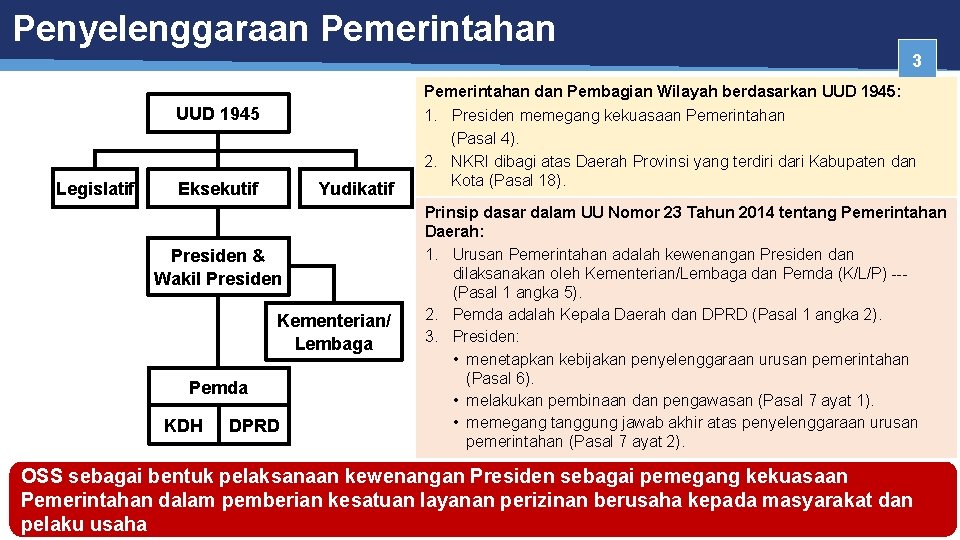 Penyelenggaraan Pemerintahan

3

UUD 1945

Legislatif

Eksekutif

Yudikatif

Presiden & Wakil Presiden

Kementerian/ Lembaga

Pemda

KDH

DPRD

Pemerintahan dan Pembagian Wilayah berdasarkan UUD 1945:
1. Presiden memegang kekuasaan Pemerintahan (Pasal 4).
2. NKRI dibagi atas Daerah Provinsi yang terdiri dari Kabupaten dan Kota (Pasal 18).

Prinsip dasar dalam UU Nomor 23 Tahun 2014 tentang Pemerintahan Daerah:
1. Urusan Pemerintahan adalah kewenangan Presiden dan dilaksanakan oleh Kementerian/Lembaga dan Pemda (K/L/P) --- (Pasal 1 angka 5).
2. Pemda adalah Kepala Daerah dan DPRD (Pasal 1 angka 2).
3. Presiden:
• menetapkan kebijakan penyelenggaraan urusan pemerintahan (Pasal 6).
• melakukan pembinaan dan pengawasan (Pasal 7 ayat 1).
• memegang tanggung jawab akhir atas penyelenggaraan urusan pemerintahan (Pasal 7 ayat 2).

OSS sebagai bentuk pelaksanaan kewenangan Presiden sebagai pemegang kekuasaan Pemerintahan dalam pemberian kesatuan layanan perizinan berusaha kepada masyarakat dan pelaku usaha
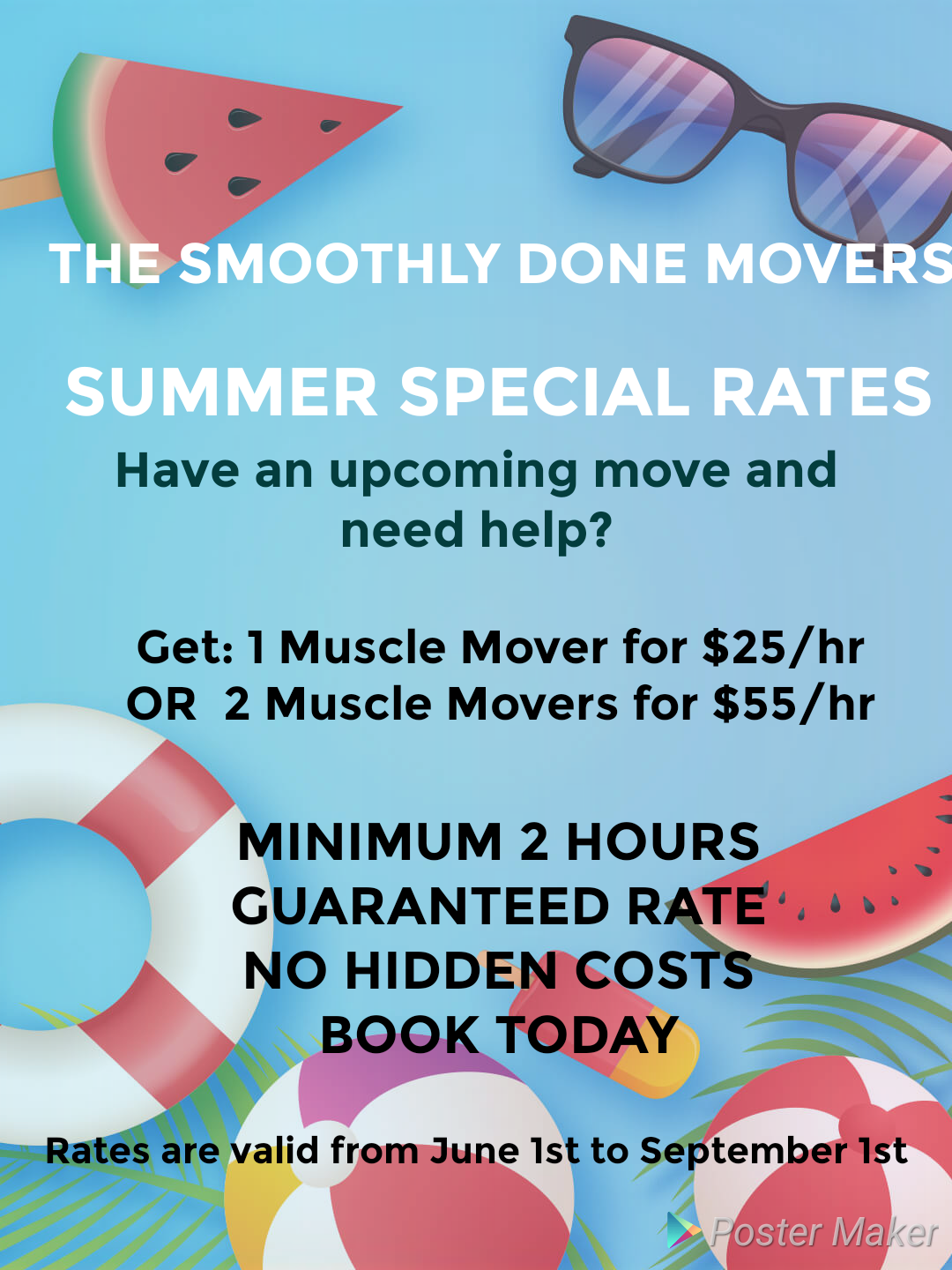 THE SMOOTHLY DONE MOVERS

SUMMER SPECIAL RATES

Have an upcoming move and need help?

Get: 1 Muscle Mover for $25/hr
OR 2 Muscle Movers for $55/hr

MINIMUM 2 HOURS
GUARANTEED RATE
NO HIDDEN COSTS
BOOK TODAY

Rates are valid from June 1st to September 1st

Poster Maker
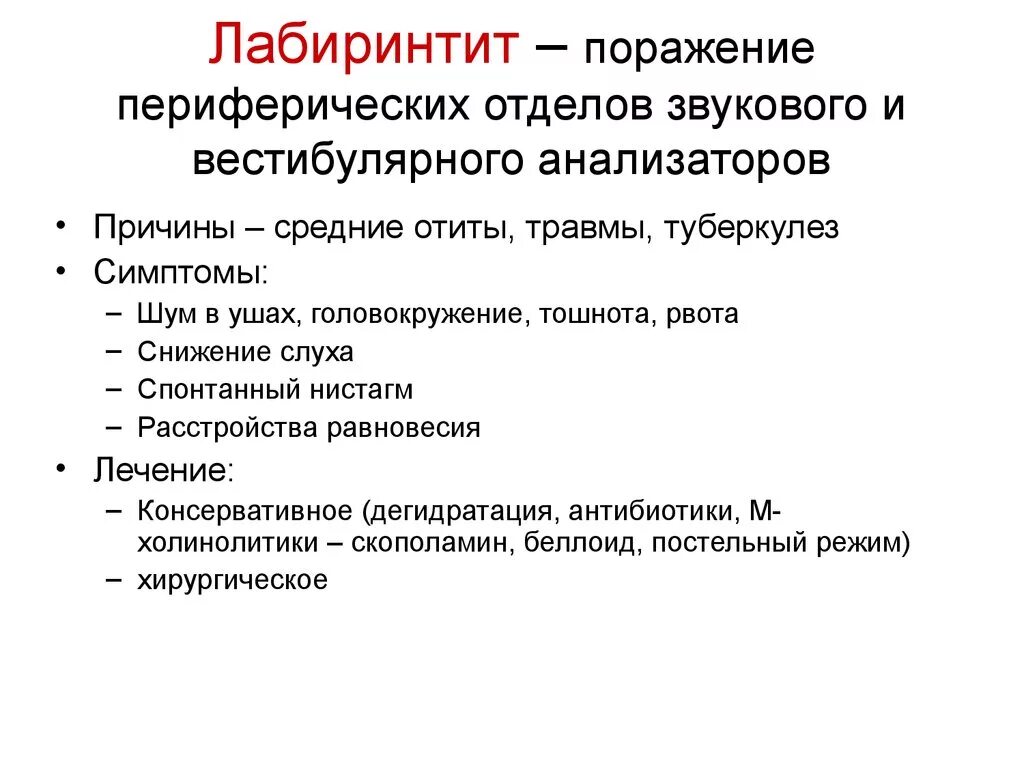 Лабиринтит – поражение периферических отделов звукового и вестибулярного анализаторов

• Причины – средние отиты, травмы, туберкулез
• Симптомы:
  – Шум в ушах, головокружение, тошнота, рвота
  – Снижение слуха
  – Спонтанный нистагм
  – Расстройства равновесия
• Лечение:
  – Консервативное (дегидратация, антибиотики, М-холинолитики – скополамин, беллоид, постельный режим)
  – хирургическое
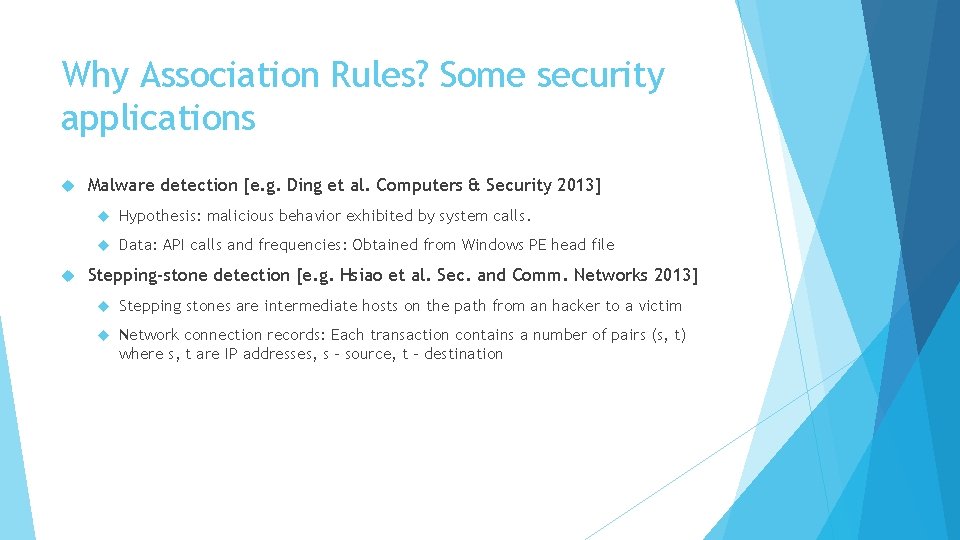 Why Association Rules? Some security applications

Malware detection [e.g. Ding et al. Computers & Security 2013]

Hypothesis: malicious behavior exhibited by system calls.

Data: API calls and frequencies: Obtained from Windows PE head file

Stepping-stone detection [e.g. Hsiao et al. Sec. and Comm. Networks 2013]

Stepping stones are intermediate hosts on the path from an hacker to a victim

Network connection records: Each transaction contains a number of pairs (s, t) where s, t are IP addresses, s – source, t – destination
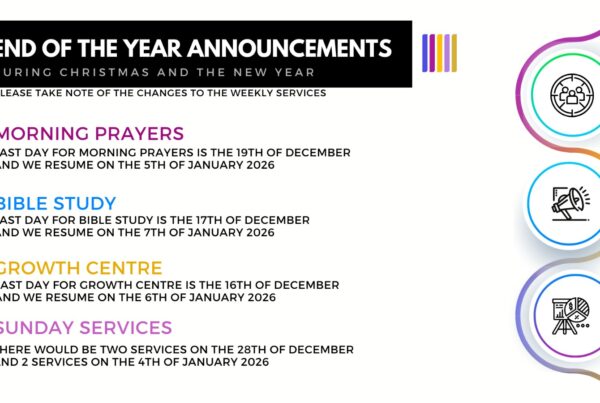 END OF THE YEAR ANNOUNCEMENTS
URING CHRISTMAS AND THE NEW YEAR
LEASE TAKE NOTE OF THE CHANGES TO THE WEEKLY SERVICES

MORNING PRAYERS
AST DAY FOR MORNING PRAYERS IS THE 19TH OF DECEMBER AND WE RESUME ON THE 5TH OF JANUARY 2026

BIBLE STUDY
AST DAY FOR BIBLE STUDY IS THE 17TH OF DECEMBER AND WE RESUME ON THE 7TH OF JANUARY 2026

GROWTH CENTRE
AST DAY FOR GROWTH CENTRE IS THE 16TH OF DECEMBER AND WE RESUME ON THE 6TH OF JANUARY 2026

SUNDAY SERVICES
HERE WOULD BE TWO SERVICES ON THE 28TH OF DECEMBER AND 2 SERVICES ON THE 4TH OF JANUARY 2026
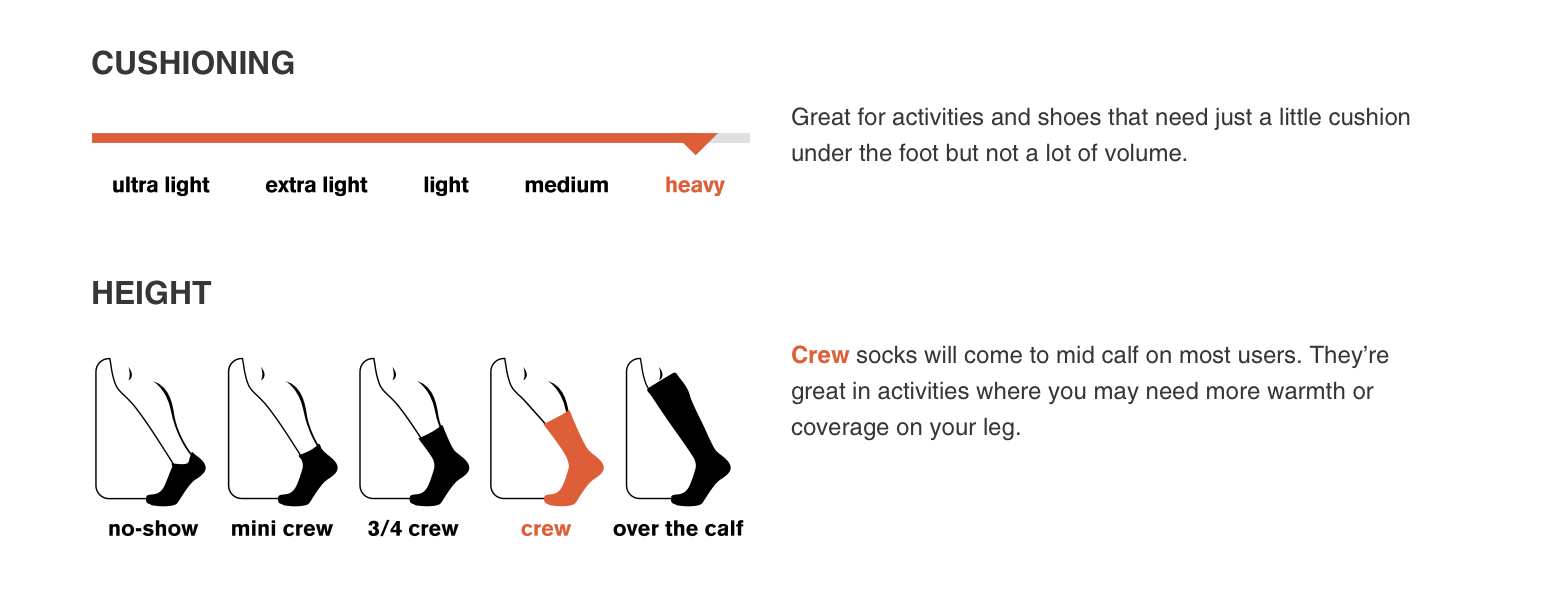 CUSHIONING

ultra light extra light light medium heavy

Great for activities and shoes that need just a little cushion under the foot but not a lot of volume.

HEIGHT

no-show mini crew 3/4 crew crew over the calf

Crew socks will come to mid calf on most users. They're great in activities where you may need more warmth or coverage on your leg.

________________________

WORK TO COMPLETE:
The records must be restated word for word, apart from any images.

RESPONSE BELOW:
 Penyelenggaraan Pemerintahan

3

UUD 1945

Legislatif

Eksekutif

Yudikatif

Presiden & Wakil Presiden

Kementerian/ Lembaga

Pemda

KDH

DPRD

Pemerintahan dan Pembagian Wilayah berdasarkan UUD 1945:
1. Presiden memegang kekuasaan Pemerintahan (Pasal 4).
2. NKRI dibagi atas Daerah Provinsi yang terdiri dari Kabupaten dan Kota (Pasal 18).

Prinsip dasar dalam UU Nomor 23 Tahun 2014 tentang Pemerintahan Daerah:
1. Urusan Pemerintahan adalah kewenangan Presiden dan dilaksanakan oleh Kementerian/Lembaga dan Pemda (K/L/P) --- (Pasal 1 angka 5).
2. Pemda adalah Kepala Daerah dan DPRD (Pasal 1 angka 2).
3. Presiden:
• menetapkan kebijakan penyelenggaraan urusan pemerintahan (Pasal 6).
• melakukan pembinaan dan pengawasan (Pasal 7 ayat 1).
• memegang tanggung jawab akhir atas penyelenggaraan urusan pemerintahan (Pasal 7 ayat 2).

OSS sebagai bentuk pelaksanaan kewenangan Presiden sebagai pemegang kekuasaan Pemerintahan dalam pemberian kesatuan layanan perizinan berusaha kepada masyarakat dan pelaku usaha
 THE SMOOTHLY DONE MOVERS

SUMMER SPECIAL RATES

Have an upcoming move and need help?

Get: 1 Muscle Mover for $25/hr
OR 2 Muscle Movers for $55/hr

MINIMUM 2 HOURS
GUARANTEED RATE
NO HIDDEN COSTS
BOOK TODAY

Rates are valid from June 1st to September 1st

Poster Maker
 Лабиринтит – поражение периферических отделов звукового и вестибулярного анализаторов

• Причины – средние отиты, травмы, туберкулез
• Симптомы:
  – Шум в ушах, головокружение, тошнота, рвота
  – Снижение слуха
  – Спонтанный нистагм
  – Расстройства равновесия
• Лечение:
  – Консервативное (дегидратация, антибиотики, М-холинолитики – скополамин, беллоид, постельный режим)
  – хирургическое
 Why Association Rules? Some security applications

Malware detection [e.g. Ding et al. Computers & Security 2013]

Hypothesis: malicious behavior exhibited by system calls.

Data: API calls and frequencies: Obtained from Windows PE head file

Stepping-stone detection [e.g. Hsiao et al. Sec. and Comm. Networks 2013]

Stepping stones are intermediate hosts on the path from an hacker to a victim

Network connection records: Each transaction contains a number of pairs (s, t) where s, t are IP addresses, s – source, t – destination
 END OF THE YEAR ANNOUNCEMENTS
URING CHRISTMAS AND THE NEW YEAR
LEASE TAKE NOTE OF THE CHANGES TO THE WEEKLY SERVICES

MORNING PRAYERS
AST DAY FOR MORNING PRAYERS IS THE 19TH OF DECEMBER AND WE RESUME ON THE 5TH OF JANUARY 2026

BIBLE STUDY
AST DAY FOR BIBLE STUDY IS THE 17TH OF DECEMBER AND WE RESUME ON THE 7TH OF JANUARY 2026

GROWTH CENTRE
AST DAY FOR GROWTH CENTRE IS THE 16TH OF DECEMBER AND WE RESUME ON THE 6TH OF JANUARY 2026

SUNDAY SERVICES
HERE WOULD BE TWO SERVICES ON THE 28TH OF DECEMBER AND 2 SERVICES ON THE 4TH OF JANUARY 2026
 CUSHIONING

ultra light extra light light medium heavy

Great for activities and shoes that need just a little cushion under the foot but not a lot of volume.

HEIGHT

no-show mini crew 3/4 crew crew over the calf

Crew socks will come to mid calf on most users. They're great in activities where you may need more warmth or coverage on your leg.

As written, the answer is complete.